Find how many lines in the listing below include the word "young". Give that number only.

### Data to use
· · ·

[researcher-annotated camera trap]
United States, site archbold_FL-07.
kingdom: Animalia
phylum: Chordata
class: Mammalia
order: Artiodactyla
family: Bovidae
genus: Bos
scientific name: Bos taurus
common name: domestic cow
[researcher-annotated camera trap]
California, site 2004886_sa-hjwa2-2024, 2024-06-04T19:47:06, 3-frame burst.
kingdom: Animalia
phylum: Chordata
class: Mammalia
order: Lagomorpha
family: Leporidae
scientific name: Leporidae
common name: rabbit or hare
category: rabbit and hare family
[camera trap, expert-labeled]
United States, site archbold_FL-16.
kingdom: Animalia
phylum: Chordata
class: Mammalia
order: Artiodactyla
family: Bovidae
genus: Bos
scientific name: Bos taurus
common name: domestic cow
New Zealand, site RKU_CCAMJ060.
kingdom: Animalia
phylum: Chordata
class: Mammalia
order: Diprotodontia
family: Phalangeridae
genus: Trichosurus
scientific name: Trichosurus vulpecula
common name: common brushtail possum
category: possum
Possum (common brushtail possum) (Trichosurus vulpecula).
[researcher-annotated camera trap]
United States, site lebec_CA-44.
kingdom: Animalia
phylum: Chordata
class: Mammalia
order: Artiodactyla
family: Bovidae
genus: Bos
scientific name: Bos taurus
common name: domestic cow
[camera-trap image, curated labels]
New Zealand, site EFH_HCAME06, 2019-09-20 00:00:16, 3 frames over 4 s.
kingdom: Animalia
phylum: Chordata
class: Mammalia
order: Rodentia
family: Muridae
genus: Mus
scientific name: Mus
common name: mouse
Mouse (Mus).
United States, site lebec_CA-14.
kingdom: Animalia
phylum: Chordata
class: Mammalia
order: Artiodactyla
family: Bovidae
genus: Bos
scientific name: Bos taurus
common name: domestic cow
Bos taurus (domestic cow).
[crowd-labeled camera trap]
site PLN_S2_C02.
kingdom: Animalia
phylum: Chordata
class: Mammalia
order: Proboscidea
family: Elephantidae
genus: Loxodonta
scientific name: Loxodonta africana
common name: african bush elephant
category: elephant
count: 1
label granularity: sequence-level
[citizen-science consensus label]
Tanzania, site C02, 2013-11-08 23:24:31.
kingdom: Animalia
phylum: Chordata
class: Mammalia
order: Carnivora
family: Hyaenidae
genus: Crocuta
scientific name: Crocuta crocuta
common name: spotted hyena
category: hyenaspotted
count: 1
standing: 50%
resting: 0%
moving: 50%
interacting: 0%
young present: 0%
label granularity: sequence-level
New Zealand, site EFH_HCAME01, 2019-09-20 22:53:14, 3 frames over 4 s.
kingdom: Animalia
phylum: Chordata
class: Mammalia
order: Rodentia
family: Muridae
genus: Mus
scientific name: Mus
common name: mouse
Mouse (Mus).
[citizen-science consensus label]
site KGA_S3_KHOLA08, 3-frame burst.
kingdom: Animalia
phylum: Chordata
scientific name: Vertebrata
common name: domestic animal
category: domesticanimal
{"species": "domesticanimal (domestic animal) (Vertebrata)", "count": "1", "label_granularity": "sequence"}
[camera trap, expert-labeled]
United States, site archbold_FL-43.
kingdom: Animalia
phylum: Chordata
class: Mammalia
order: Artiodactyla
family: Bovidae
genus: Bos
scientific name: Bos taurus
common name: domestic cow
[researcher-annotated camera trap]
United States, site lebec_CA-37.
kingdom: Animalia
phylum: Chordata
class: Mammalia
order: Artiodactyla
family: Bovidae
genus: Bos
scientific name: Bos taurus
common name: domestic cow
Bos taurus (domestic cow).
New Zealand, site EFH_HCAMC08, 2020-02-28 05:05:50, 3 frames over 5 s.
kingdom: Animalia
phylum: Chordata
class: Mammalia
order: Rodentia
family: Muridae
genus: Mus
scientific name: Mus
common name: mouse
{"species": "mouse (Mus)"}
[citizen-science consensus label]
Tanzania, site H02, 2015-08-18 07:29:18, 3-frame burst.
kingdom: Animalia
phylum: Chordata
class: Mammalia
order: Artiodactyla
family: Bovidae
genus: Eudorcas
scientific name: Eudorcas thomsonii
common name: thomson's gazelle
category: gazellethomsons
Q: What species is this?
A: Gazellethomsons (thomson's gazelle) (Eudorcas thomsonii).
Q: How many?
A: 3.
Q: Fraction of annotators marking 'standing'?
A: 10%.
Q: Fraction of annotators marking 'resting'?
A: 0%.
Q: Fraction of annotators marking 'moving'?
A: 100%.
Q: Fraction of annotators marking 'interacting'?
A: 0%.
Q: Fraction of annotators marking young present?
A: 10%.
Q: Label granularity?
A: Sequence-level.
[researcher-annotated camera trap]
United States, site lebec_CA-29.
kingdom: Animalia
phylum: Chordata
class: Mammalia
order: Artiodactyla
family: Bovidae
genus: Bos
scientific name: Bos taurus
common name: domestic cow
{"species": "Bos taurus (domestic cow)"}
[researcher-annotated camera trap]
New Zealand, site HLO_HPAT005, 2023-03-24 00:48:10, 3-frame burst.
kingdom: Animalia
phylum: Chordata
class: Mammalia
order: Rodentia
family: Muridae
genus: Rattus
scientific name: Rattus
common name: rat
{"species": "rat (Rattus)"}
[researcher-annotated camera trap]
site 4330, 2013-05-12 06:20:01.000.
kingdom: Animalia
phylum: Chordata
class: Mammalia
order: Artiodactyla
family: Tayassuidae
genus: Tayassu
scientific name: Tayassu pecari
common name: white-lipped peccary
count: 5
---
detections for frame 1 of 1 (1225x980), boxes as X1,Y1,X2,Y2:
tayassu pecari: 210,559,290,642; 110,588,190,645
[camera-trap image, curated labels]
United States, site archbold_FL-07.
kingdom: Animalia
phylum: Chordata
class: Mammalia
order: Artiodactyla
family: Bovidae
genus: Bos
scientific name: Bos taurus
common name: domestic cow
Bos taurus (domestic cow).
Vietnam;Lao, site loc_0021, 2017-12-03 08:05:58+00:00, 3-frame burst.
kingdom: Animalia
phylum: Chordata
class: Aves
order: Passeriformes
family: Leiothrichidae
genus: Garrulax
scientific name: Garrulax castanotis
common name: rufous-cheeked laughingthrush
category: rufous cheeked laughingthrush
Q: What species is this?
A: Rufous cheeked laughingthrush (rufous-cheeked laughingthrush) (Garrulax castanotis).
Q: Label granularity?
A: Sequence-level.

· · ·

### Exercise output
2